Start of Given records

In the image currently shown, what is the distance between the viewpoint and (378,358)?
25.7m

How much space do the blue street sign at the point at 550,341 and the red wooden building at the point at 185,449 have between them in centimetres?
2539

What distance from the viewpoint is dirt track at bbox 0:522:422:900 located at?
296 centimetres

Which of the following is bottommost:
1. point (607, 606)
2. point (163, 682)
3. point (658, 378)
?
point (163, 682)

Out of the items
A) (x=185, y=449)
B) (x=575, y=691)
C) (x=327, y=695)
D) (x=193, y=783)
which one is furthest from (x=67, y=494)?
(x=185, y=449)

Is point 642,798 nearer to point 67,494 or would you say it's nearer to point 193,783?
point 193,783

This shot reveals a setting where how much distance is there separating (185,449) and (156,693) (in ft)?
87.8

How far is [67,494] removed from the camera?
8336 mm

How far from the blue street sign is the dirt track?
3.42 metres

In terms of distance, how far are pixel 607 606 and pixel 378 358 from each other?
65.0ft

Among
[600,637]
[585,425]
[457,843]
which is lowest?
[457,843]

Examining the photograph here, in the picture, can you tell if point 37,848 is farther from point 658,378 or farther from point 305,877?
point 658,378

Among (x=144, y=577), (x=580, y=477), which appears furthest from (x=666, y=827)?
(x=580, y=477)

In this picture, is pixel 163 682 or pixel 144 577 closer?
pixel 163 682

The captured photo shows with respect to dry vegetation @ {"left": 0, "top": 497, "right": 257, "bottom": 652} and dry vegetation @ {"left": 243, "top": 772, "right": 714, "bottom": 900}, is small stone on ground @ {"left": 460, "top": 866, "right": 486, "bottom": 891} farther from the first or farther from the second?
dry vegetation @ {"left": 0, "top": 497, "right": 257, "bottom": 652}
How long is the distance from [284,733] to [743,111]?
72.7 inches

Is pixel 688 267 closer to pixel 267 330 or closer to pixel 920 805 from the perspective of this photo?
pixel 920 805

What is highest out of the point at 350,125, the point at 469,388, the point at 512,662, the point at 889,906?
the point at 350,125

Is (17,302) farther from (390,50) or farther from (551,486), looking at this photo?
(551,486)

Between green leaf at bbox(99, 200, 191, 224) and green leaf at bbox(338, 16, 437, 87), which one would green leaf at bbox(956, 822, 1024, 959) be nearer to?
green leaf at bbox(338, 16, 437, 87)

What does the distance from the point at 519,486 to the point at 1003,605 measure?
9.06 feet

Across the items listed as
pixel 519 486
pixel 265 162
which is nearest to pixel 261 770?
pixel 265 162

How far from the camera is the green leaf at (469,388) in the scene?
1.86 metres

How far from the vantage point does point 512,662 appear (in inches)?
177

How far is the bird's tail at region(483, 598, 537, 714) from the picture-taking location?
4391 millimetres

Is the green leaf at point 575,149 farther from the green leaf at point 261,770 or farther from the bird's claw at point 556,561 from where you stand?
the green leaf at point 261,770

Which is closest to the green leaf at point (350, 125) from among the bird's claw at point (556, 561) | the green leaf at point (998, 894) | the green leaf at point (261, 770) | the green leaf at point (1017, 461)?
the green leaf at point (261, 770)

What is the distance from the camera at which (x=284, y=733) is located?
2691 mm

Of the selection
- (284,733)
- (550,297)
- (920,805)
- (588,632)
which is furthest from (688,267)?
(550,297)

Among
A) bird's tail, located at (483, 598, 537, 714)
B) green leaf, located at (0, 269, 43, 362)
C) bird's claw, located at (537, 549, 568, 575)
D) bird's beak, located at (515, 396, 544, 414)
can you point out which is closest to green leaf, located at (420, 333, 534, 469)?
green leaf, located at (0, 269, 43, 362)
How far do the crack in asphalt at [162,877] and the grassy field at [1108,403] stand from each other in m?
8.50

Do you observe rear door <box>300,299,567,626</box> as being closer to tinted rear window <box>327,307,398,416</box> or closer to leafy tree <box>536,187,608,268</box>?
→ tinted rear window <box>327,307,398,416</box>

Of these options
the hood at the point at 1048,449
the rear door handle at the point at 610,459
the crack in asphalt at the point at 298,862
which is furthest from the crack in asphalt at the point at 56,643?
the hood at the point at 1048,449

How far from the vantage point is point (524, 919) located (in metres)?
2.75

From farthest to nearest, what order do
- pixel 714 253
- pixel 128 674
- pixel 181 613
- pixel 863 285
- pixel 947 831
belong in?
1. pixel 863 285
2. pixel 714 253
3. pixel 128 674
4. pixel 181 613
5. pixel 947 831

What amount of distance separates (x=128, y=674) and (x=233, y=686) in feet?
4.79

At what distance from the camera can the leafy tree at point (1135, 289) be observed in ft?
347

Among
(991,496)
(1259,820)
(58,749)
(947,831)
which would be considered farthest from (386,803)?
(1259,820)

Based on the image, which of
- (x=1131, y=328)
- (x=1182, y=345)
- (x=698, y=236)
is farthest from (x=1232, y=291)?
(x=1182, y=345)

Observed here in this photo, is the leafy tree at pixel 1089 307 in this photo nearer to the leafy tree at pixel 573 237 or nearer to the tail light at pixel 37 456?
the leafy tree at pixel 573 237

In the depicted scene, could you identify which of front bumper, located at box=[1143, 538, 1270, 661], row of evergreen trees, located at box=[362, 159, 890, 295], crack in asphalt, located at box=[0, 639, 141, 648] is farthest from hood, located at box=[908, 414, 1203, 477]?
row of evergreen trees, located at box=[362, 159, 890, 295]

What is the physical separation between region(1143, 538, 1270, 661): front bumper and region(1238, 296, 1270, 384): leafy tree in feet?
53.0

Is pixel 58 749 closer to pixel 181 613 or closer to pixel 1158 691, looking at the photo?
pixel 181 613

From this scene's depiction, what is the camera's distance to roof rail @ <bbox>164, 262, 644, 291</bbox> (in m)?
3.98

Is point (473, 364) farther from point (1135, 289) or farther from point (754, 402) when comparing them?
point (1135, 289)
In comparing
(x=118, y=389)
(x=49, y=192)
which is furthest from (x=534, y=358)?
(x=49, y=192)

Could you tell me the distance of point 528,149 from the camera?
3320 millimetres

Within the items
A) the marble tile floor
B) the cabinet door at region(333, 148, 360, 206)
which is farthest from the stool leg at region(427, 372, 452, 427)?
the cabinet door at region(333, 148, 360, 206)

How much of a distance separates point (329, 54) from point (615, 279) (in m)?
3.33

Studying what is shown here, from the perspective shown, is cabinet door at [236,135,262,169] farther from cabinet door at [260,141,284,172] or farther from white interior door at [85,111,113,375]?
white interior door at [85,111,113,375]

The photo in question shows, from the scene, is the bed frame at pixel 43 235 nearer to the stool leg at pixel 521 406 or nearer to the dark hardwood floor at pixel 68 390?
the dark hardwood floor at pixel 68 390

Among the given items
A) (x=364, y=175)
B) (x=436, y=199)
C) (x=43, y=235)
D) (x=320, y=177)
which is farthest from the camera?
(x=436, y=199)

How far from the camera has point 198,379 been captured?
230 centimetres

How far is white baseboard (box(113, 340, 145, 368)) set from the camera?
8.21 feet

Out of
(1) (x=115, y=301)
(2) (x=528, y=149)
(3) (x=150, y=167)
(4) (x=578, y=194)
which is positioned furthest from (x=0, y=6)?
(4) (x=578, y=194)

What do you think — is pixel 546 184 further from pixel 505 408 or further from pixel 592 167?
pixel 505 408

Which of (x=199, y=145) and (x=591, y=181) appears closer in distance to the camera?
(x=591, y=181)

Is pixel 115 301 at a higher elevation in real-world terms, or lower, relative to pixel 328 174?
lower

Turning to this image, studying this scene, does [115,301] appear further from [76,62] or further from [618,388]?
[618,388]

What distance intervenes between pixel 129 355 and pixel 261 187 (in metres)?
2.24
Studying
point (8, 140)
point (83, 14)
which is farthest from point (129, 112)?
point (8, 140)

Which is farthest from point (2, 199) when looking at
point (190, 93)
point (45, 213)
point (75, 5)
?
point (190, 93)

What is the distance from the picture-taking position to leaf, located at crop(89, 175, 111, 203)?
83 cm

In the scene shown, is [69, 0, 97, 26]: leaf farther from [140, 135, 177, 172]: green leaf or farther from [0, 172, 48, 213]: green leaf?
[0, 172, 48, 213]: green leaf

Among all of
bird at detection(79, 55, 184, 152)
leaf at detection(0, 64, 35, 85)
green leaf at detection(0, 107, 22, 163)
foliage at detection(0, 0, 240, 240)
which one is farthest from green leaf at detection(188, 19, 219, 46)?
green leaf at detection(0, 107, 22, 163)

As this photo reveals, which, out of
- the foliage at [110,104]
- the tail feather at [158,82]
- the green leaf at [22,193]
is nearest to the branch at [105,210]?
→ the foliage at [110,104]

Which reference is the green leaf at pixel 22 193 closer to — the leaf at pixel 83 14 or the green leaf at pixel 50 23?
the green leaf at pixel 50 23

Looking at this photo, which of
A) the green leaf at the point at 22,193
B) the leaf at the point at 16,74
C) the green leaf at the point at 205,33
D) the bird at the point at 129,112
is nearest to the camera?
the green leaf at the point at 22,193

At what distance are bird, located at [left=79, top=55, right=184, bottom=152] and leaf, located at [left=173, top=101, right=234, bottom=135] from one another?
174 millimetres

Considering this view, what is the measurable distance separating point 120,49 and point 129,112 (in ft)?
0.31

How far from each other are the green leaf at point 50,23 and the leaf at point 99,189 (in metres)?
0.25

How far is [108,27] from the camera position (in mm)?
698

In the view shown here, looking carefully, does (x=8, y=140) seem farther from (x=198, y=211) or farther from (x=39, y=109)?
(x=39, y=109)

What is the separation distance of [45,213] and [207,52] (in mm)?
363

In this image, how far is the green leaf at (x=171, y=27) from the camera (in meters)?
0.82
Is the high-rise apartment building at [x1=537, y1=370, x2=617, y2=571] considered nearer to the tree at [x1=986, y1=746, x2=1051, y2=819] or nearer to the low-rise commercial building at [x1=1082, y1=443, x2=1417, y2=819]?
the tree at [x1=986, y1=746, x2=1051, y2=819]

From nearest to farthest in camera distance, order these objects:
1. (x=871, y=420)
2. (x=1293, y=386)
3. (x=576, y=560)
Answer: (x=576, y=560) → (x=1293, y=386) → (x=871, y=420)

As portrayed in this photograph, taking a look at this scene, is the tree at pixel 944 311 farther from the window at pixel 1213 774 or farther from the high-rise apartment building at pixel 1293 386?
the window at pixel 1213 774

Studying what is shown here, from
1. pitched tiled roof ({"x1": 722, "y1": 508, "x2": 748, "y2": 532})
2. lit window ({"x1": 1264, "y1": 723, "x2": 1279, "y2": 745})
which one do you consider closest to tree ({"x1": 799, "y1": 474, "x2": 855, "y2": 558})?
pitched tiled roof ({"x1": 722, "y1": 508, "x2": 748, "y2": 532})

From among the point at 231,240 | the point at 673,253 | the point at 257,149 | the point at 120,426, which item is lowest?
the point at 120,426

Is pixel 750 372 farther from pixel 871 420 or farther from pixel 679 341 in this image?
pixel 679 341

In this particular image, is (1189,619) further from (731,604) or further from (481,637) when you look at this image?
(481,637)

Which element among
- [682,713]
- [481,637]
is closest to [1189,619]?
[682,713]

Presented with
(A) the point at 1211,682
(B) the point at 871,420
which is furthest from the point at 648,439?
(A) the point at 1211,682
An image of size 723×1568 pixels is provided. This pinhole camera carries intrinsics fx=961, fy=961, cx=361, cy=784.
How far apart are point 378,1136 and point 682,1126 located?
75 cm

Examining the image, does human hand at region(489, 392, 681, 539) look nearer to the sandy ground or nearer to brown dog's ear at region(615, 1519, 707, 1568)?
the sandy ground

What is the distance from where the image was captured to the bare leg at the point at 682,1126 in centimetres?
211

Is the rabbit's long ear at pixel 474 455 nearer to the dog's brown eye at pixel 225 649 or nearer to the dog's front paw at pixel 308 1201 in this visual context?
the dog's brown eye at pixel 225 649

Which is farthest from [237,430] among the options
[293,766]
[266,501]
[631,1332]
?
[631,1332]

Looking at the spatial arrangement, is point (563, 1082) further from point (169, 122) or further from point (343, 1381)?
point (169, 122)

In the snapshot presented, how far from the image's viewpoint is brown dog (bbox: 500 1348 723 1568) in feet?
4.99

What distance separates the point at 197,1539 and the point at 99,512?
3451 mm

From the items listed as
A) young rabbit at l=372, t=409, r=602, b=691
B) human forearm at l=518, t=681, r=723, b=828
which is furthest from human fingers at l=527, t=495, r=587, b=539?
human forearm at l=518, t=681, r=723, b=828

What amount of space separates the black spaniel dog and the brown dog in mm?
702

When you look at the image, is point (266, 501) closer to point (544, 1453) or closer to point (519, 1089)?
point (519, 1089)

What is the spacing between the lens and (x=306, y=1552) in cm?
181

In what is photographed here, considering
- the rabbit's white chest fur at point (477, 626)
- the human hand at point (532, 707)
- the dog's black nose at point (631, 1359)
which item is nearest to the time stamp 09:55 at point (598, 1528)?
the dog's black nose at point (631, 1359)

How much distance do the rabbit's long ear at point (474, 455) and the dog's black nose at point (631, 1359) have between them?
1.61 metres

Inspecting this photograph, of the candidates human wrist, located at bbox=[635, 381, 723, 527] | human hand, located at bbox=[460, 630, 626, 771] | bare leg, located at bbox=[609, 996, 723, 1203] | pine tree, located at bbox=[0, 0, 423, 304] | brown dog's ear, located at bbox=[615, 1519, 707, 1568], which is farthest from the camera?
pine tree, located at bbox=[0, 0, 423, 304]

End of Given records

**Exercise goal:** Give back the lines of the listing from the one with "What is the spacing" through the end, both included, exactly as written and with nothing added.

**Solution to the problem:**
What is the spacing between the lens and (x=306, y=1552) in cm?
181

In what is photographed here, considering
- the rabbit's white chest fur at point (477, 626)
- the human hand at point (532, 707)
- the dog's black nose at point (631, 1359)
which item is nearest to the time stamp 09:55 at point (598, 1528)?
the dog's black nose at point (631, 1359)

How much distance do the rabbit's long ear at point (474, 455) and the dog's black nose at point (631, 1359) have between them?
1.61 metres

Inspecting this photograph, of the candidates human wrist, located at bbox=[635, 381, 723, 527] | human hand, located at bbox=[460, 630, 626, 771] | bare leg, located at bbox=[609, 996, 723, 1203] | pine tree, located at bbox=[0, 0, 423, 304] | brown dog's ear, located at bbox=[615, 1519, 707, 1568], which is farthest from the camera?
pine tree, located at bbox=[0, 0, 423, 304]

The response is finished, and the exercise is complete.